One of the main arguments I see in favor of US or EU P1 trials is that the FDA/EMA are the most sophisticated regulatory agencies, and will provide more useful feedback on your development plan than other agencies. This is particularly relevant if you intend to eventually market a drug in the US, since the FDA only accepts foreign trial data if the study was conducted according to FDA requirements. Since Alvea wasn’t really targeting the US market, this is less of a consideration. Still, what do you make of this argument?
I’d also mention that once you get to the P3/BLA stage, filling in a country with a less sophisticated regulatory agency can be a burden. My own experience is that FDA/EMA/Japan are more willing to let sponsors deviate from official guidelines if there is a good scientific justification. Meanwhile, other agencies lack the expertise to assess drugs on the merits and will fall back to saying that you must follow the guidelines. For instance, I’ve been in the maddening position before of having agencies in small countries repeatedly cite FDA guidance to argue that we need to make some change to our plans, despite the fact that our drug was already approved by the FDA without said change!
Hi Matthew, thanks for engaging and for your thoughtful comments/questions.
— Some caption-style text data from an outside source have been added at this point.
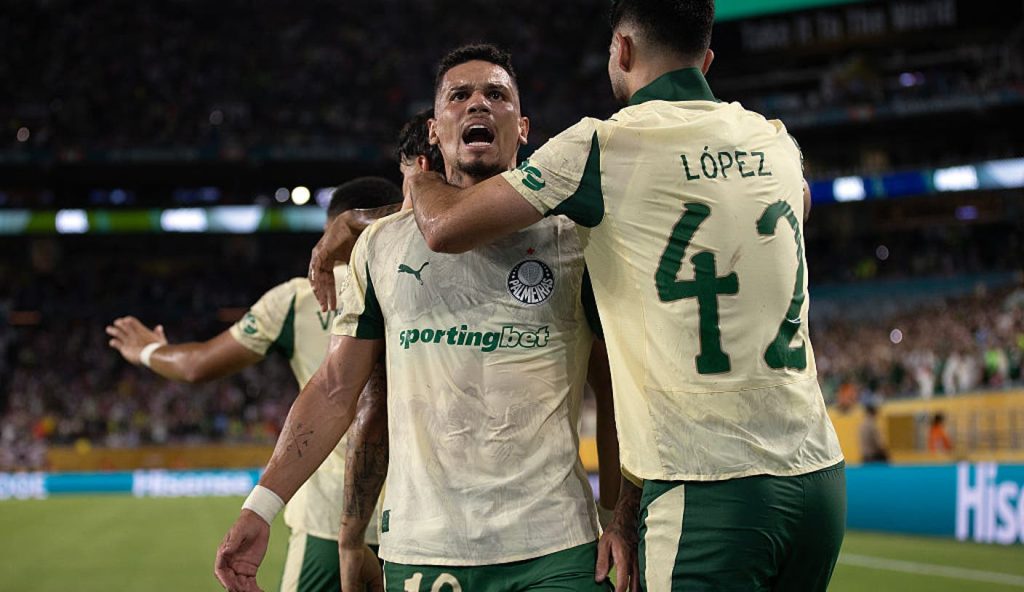 palmeiras-vs-botafogo-rj.jpg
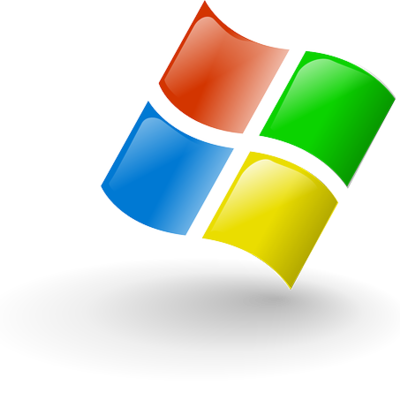 Timeline: HISTORIA DE WINDOWS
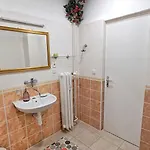 Kamil Apartments, Premium アパート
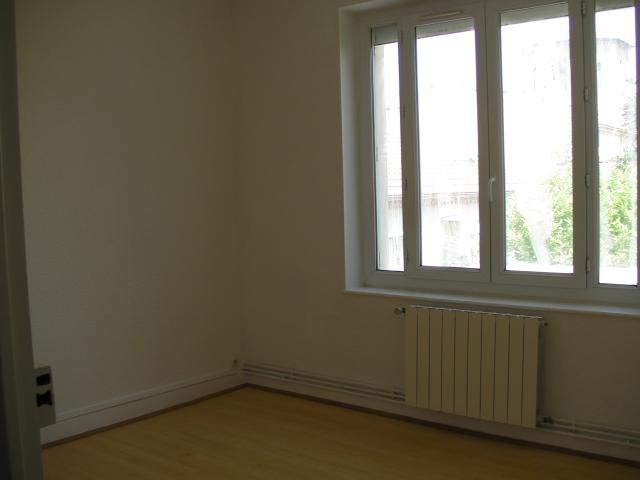 Location appartement T3 Valence - Photo 3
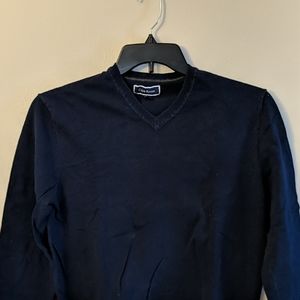 ClubRoom sweater from Macy's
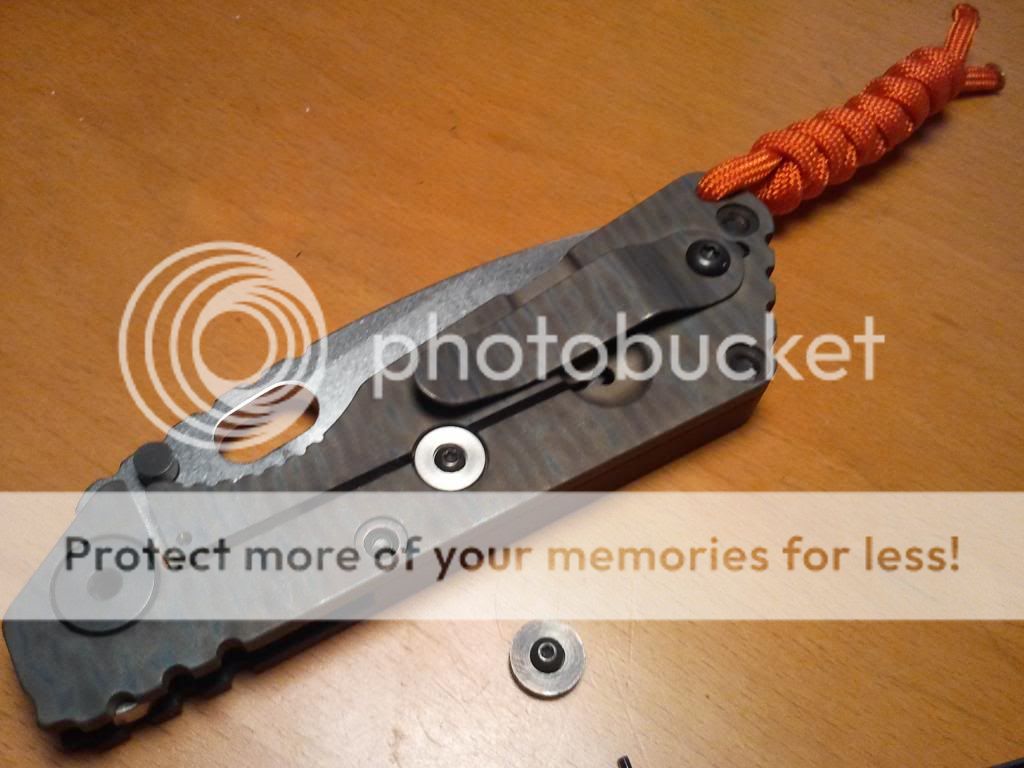 2013-10-04015447_zpsbd6c9c77.jpg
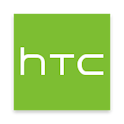 HTC.Sense5 CM10/10.1/AOKP logo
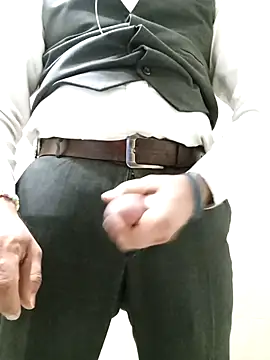 Lionkingone Live XXX-chat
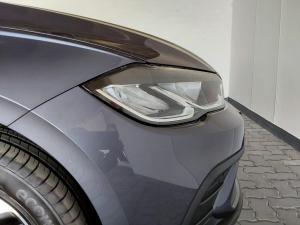 Volkswagen Polo 1.0 TSI - Image 11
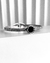 BRACELETE INSPIRAÇÃO [TAL.148] - comprar online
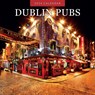 Dublin Pubs 2024 Square Wall Calendar - Red Robin Publishing Ltd. - 9781804422649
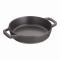 ȥ(Staub) ξե饤ѥ  20cm Ŵ 40511-659(ASTN301)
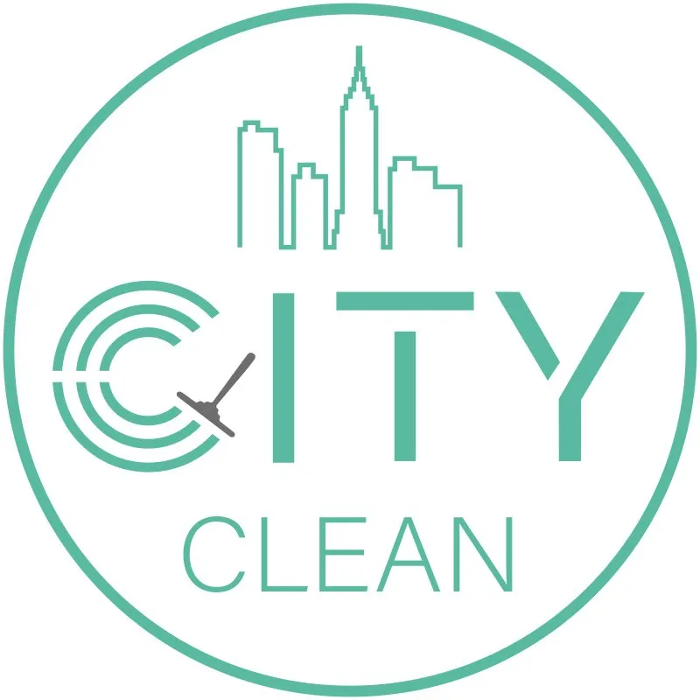 Cityclean Fuchs GmbH in Graz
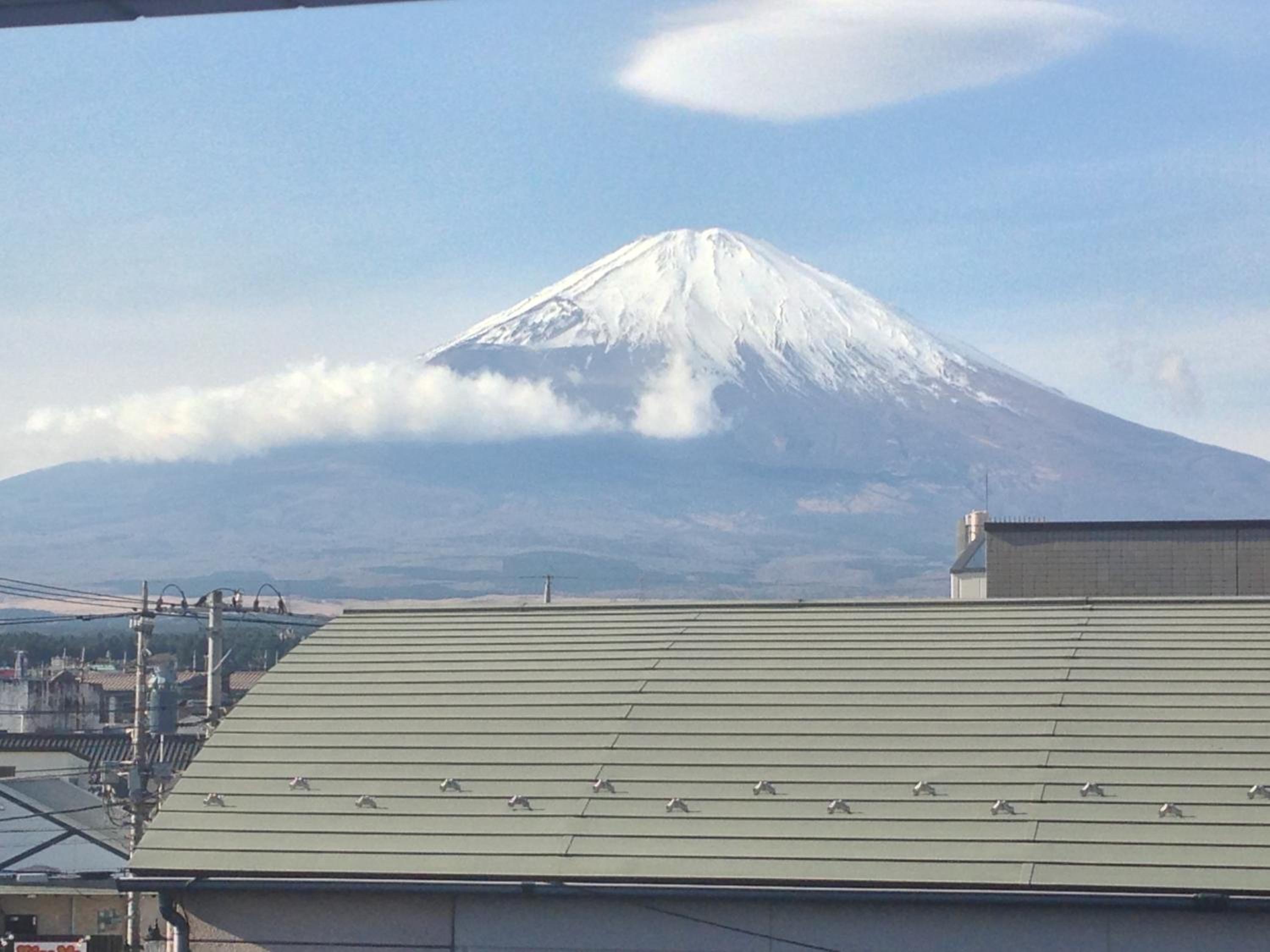 Apartment with Tatami Area 402 - Pet friendly - Photo 26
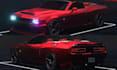 convert 3d car model for gtav or fivem design custom model for gta san andreas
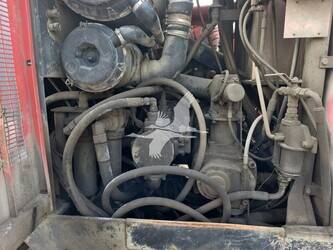 2011-sandvik-dp1100i-46620750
In non-pandemic times, yes. Australia has less requirements for a IND-type submission (GMP certificate only needed prior to enrollment, not at submission); you only need the HREC approval (IRB equivalent) and no national regulatory approval (just a rubber stamp); and depending on the indication and competitive pressures you usually get faster enrollment.
Agreed. I was talking more about regulatory speed to get into FIH.
You can still get a pre-IND meeting with US regulators and get their feedback before or in parallel to conducting a AU P1 (I recommend before, but if there are few/no uncertainties you might consider in parallel). So you don’t have to choose. Agreed that FDA has requirements for foreign data, but it is a low bar (GCP, IRBs, ICs), and you could still get a majority of your data from outside the US. Rule of thumb is you need 20% of your data for an NDA/BLA to be from US populations, but even that rule has been broken successfully.
These are great points, I don’t have a lot of experience with NDA/BLA submissions to foreign countries so your insights are valuable. I’ll just note I was specifying people use Australia for P1. Agree that P2s and P3s are another ballgame.
As the former COO and briefly co-CEO of Alvea, I also endorse Kyle’s reflections!
Lots of props to the team—I admire the work that went in here.
Added my notes about Alvea in a separate post.
Thanks for sharing! I think retrospectives of successful projects are very valuable and always interesting to read.
Thanks for writing this post, and the others, on your experience with Alvea—really interesting reading.
I think the thing that is most impressive to me is that you stopped before you ran out of money and returned money to investors.
That, in my experience, is extremely unusual in the charitable/not for profit sector… where people often keep going with projects that in their heart of hearts they know are not having much or any impact.
I’m curating this post. I really like the honesty in this post. Evidence I have that makes me think it’s doing unusually well here:
There’s not a lot of fluff, or wishy-washy statements
It acknowledges places where you disagreed with other cofounders.
I agree with this, from my outside vantage point. It seems pretty wild how some environments tend to level people up while others do so much less.